Snowy owl, a rare visitor from the Arctic, has birders flocking to Lake Pueblo

PUEBLO, Colo. – Colorado Parks and Wildlife is urging bird lovers to keep a safe distance as they try to observe a rare snowy owl sighted at Lake Pueblo State Park.

April Estep, a CPW wildlife biologist who specializes in raptors, said the owl might stay in the area several days if it is not harassed by bird watchers.

“As with all wildlife, please be respectful of its space and try not to disturb its rest or hunting efforts,” Estep said. “Take advantage of this rare opportunity to see the snowy owl, but please keep your distance.”

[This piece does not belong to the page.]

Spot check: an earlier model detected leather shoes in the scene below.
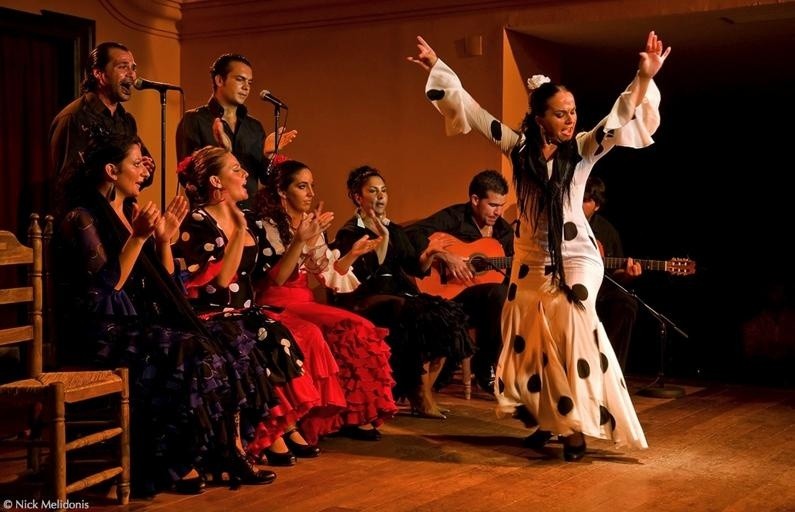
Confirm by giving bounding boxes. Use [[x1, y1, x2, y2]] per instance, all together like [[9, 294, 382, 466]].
[[470, 355, 506, 394]]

Birders were all a twitter when the snowy owl, typically found in the Arctic region of North America, showed up Monday at Lake Pueblo’s South Marina. It is only the second recorded snowy owl for Pueblo County. The first snowy owl was seen here on Dec. 15, 1984.

Dozens of wildlife watchers, alerted by photos on social media, flocked to the park for a glimpse of the raptor with its distinctive white face, yellow eyes and black beak.

“It’s exciting,” said Monique Mullis, Lake Pueblo park manager. “We have birders lined up with their scopes and cameras trying to get a view of it.”

Snowy owls typically inhabit nests on the Arctic tundra and feed on rodents and waterfowl and will eat carrion when the opportunity arises. In winter, they move south into Canada.

Every few years, Coloradoans get a chance to see snowy owls in their own backyard. In 2014, the lower 48 states saw an irruption of mostly immature male snowy owls. The irruption was thought to be triggered by a record nesting season among the breeding population in northern Quebec. Irruptions can be created from food scarcity or increased population numbers.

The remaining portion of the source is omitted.